Data published in 2011 by the multicenter study group evaluating the pulmonary functional outcome of pediatric patients with pectus excavatum treated with MIRPE clearly demonstrated that the increasing severity of pectus excavatum is associated with reduced pulmonary function and that the Nuss operation can effectively reverse that process.
Final data analysis generated by the multicenter study and published in 2013 clearly demonstrated that there is a significant improvement in lung function at rest and in VO2 max and O2 pulse oximetry after surgical correction of pectus excavatum with a CT index greater than 3.2. The study concluded that operative correction significantly reduces the CT index and markedly improves the shape of the entire chest and cardiopulmonary function.
Patient Education and Consent:
All patients should avoid all oral intake (nil per os [NPO]) for 12 hours before general anesthesia. Gentle bowel preparation with magnesium citrate might be of benefit in older patients, in that postoperative constipation is quite common after discharge from the hospital, primarily because the patients have taken large amounts of narcotics that will predispose them to constipation.
Elements of informed consent
The informed consent should include a discussion of the treatment options, including nonoperative management, minimally invasive repair, and open surgery. Short and long-term outcomes should be discussed with the patient and caregivers/parents. The risks, morbidity, and mortality must be discussed.

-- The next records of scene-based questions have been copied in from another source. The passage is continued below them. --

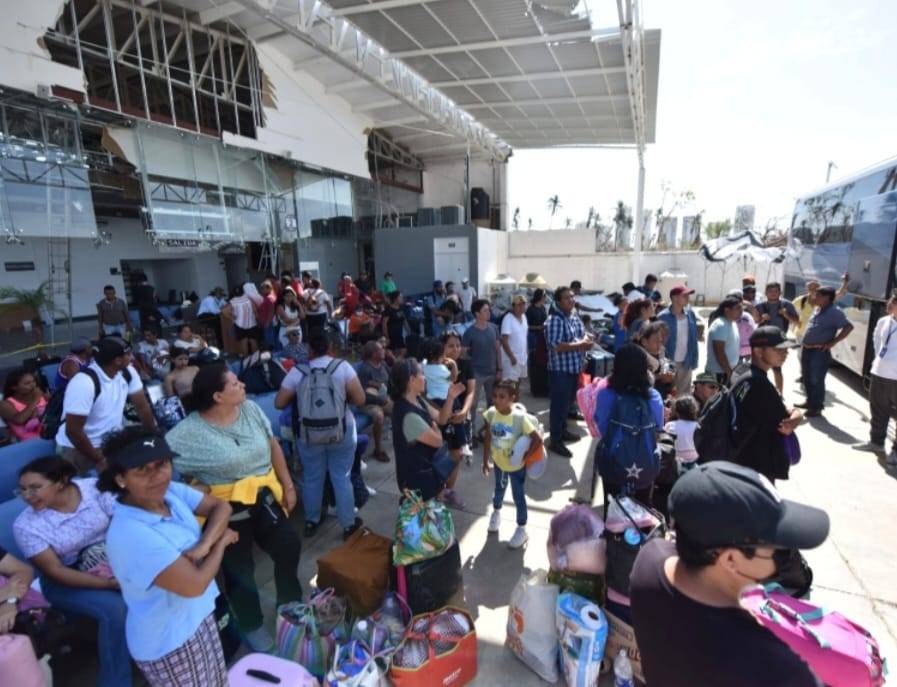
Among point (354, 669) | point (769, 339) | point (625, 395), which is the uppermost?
point (769, 339)

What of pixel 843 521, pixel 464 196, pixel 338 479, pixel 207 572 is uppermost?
pixel 464 196

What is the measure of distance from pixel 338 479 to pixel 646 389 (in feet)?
7.77

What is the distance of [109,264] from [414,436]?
54.3 feet

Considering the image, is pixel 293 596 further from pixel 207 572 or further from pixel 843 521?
pixel 843 521

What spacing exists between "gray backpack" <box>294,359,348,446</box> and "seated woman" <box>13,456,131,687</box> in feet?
4.23

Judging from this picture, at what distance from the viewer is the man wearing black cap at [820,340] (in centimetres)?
543

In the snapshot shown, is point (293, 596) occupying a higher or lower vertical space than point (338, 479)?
lower

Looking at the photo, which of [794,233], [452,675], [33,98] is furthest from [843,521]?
[33,98]

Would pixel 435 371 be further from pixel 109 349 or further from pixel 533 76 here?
pixel 533 76

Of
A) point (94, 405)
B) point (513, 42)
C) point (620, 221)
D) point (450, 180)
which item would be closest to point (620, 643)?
point (94, 405)

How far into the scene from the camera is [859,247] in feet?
→ 21.1

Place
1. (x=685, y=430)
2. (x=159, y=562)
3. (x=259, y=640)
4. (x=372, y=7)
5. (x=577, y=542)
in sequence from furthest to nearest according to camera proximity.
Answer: (x=372, y=7), (x=685, y=430), (x=259, y=640), (x=577, y=542), (x=159, y=562)

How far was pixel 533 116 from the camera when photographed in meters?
13.9

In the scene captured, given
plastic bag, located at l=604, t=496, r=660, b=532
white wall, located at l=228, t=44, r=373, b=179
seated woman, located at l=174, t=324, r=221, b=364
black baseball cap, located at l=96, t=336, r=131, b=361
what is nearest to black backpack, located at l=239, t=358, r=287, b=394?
seated woman, located at l=174, t=324, r=221, b=364
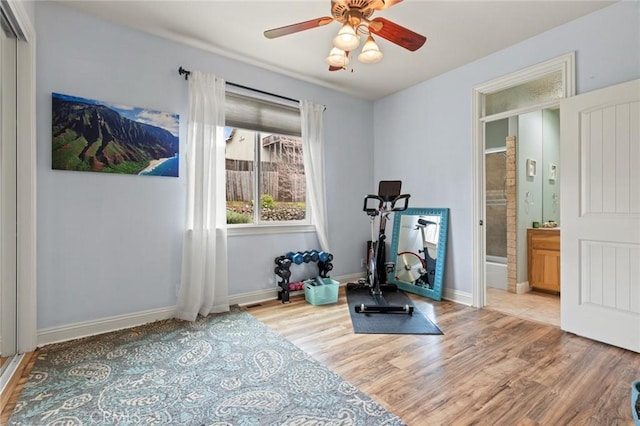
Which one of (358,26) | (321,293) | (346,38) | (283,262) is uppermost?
(358,26)

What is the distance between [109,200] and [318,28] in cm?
235

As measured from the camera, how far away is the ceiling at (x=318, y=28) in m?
2.50

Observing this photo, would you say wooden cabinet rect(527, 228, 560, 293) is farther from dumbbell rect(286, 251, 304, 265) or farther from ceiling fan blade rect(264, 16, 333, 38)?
ceiling fan blade rect(264, 16, 333, 38)

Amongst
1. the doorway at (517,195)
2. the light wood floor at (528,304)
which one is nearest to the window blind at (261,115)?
the doorway at (517,195)

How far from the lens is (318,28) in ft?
9.12

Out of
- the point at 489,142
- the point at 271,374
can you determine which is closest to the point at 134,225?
the point at 271,374

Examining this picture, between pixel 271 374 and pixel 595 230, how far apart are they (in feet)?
8.85

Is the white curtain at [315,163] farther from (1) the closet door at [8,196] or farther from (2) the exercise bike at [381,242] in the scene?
(1) the closet door at [8,196]

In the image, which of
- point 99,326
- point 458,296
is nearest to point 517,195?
point 458,296

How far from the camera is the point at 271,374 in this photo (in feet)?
6.66

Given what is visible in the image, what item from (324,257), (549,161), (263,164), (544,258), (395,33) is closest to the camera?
(395,33)

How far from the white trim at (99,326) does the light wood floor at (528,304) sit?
11.1ft

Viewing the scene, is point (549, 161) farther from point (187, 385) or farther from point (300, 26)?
point (187, 385)

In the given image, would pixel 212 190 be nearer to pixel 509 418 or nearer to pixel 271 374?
pixel 271 374
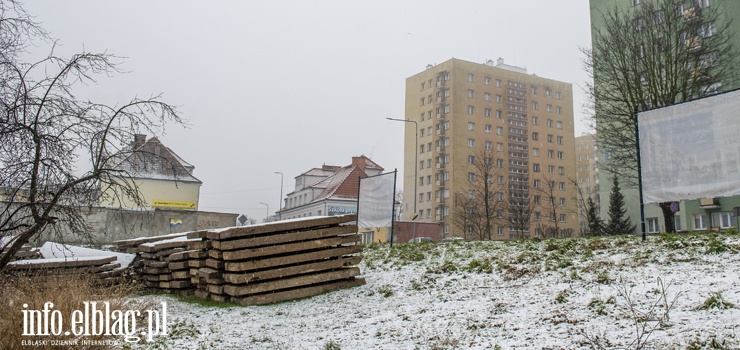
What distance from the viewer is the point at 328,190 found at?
59438 millimetres

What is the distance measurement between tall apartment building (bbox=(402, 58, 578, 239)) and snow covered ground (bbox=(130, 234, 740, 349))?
63304 mm

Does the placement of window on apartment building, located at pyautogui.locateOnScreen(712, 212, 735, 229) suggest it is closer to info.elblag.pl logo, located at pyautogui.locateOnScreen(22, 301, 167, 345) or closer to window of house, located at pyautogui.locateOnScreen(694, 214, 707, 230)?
window of house, located at pyautogui.locateOnScreen(694, 214, 707, 230)

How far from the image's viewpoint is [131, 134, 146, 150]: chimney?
920 cm

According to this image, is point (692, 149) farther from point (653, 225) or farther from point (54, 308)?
point (653, 225)

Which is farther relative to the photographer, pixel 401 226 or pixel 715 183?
pixel 401 226

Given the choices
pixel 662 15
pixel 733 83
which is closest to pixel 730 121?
pixel 662 15

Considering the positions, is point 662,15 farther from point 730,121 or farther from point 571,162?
point 571,162

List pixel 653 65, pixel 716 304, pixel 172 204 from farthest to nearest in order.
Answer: pixel 172 204, pixel 653 65, pixel 716 304

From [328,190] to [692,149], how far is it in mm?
51061

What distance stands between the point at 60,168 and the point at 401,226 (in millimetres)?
36049

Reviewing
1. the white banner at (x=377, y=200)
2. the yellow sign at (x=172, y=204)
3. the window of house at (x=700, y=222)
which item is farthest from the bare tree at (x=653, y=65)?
the yellow sign at (x=172, y=204)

The most common complication (bar displacement) and the possible need for preoperative surgery must be discussed. Although rare, the possibility of death must be discussed. Patients with an asymmetric pectus excavatum must be made aware that the asymmetry of the chest may continue despite successful repair of the caved-in sternum.
Monitoring & Follow-up:
Intraoperative monitoring typically includes standard anesthetic monitoring and pulse oximetry. Placing an arterial line and/or central line for hemodynamic monitoring is not necessary. Due to the presence of the thoracic epidural and high use of postoperative narcotics, having patients monitored in a critical care unit (such as a pediatric intensive care unit [PICU] or step-down unit) after the procedure might be necessary because of the risk of postoperative respiratory depression.
The patient is discharged home once the pain is adequately controlled with oral medications. The average length of stay is 4-7 days. Good posture with a straight back is very important, even after discharge.
Once at home, the patient may sleep in any position that is comfortable. Again, bending at the hip and slouching are discouraged, particularly in the first month. Regular activity is permitted as pain reduces and mobility increases. Heavy lifting is not permitted for 1 month after surgery.
A physical fitness program should be started 30 days after corrective surgery in order to promote healing and remodeling of the chest wall. Contact sports should be avoided for at least 6 months, particularly in older children and teenagers; a direct blow to the chest may predispose the patient to bar displacement.